• [WORK ORDER]:
Using the material below, copy every line where "moment" appears.

----- EXERCISE INPUT -----

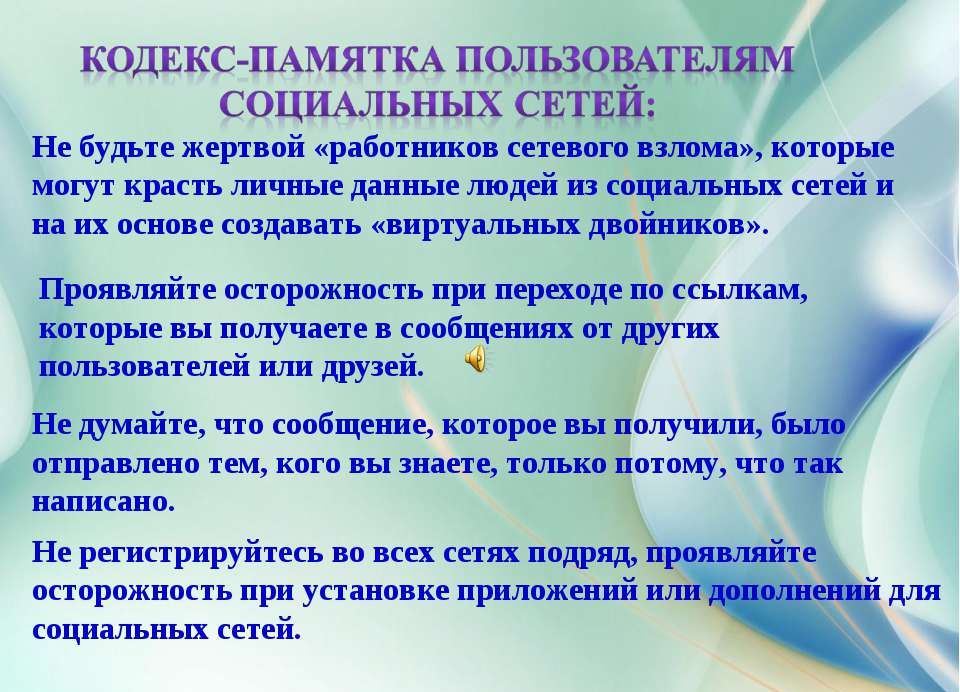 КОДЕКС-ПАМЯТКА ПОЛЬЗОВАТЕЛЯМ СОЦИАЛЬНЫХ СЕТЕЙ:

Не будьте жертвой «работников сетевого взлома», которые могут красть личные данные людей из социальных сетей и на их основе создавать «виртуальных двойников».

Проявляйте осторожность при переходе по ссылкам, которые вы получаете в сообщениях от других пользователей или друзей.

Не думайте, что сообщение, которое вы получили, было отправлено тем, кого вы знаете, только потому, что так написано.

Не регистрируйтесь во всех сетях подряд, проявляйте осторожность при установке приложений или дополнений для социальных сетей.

-----
----- EXERCISE INPUT -----

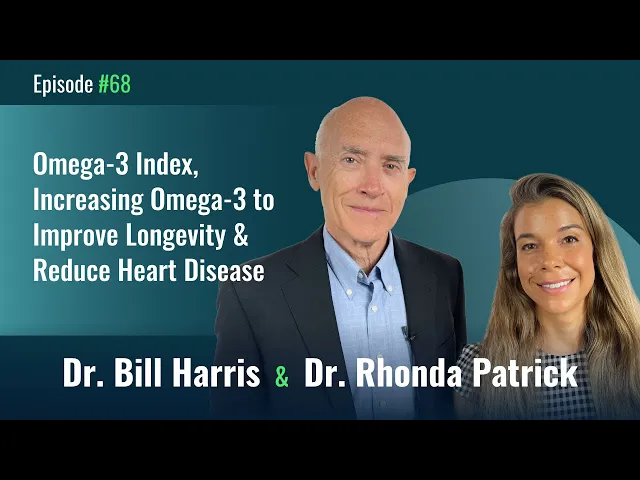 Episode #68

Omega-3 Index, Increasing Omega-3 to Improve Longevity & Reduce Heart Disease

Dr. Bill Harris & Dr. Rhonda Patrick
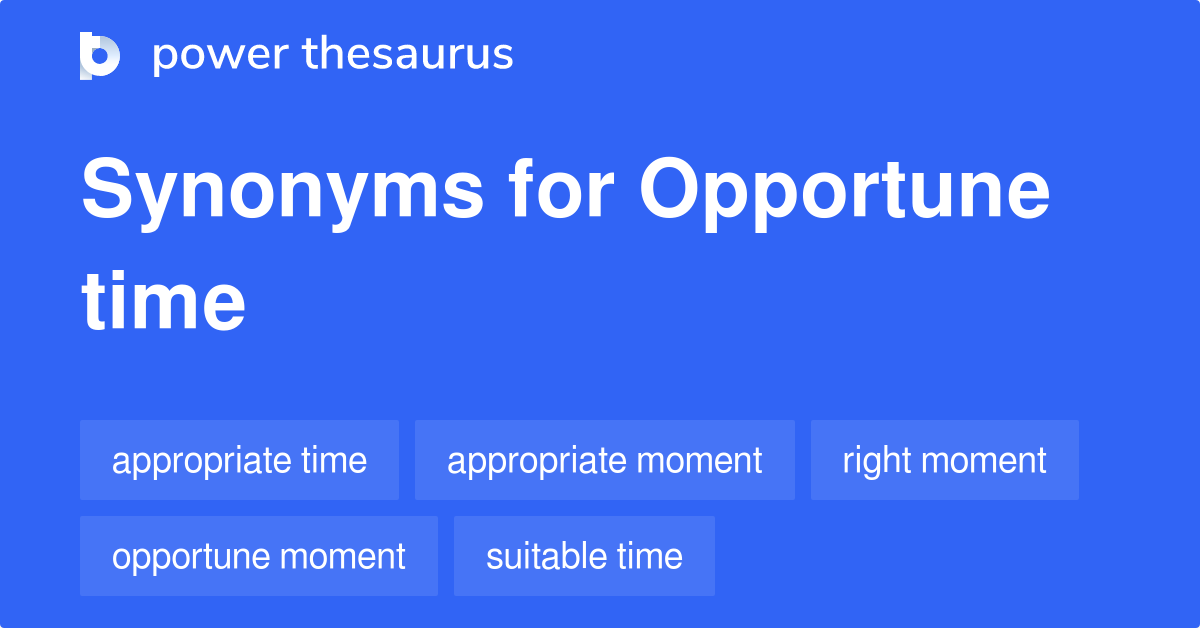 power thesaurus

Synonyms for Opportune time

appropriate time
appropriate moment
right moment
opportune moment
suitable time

-----

• [OUTPUT FOR THIS EXERCISE]:
appropriate moment
right moment
opportune moment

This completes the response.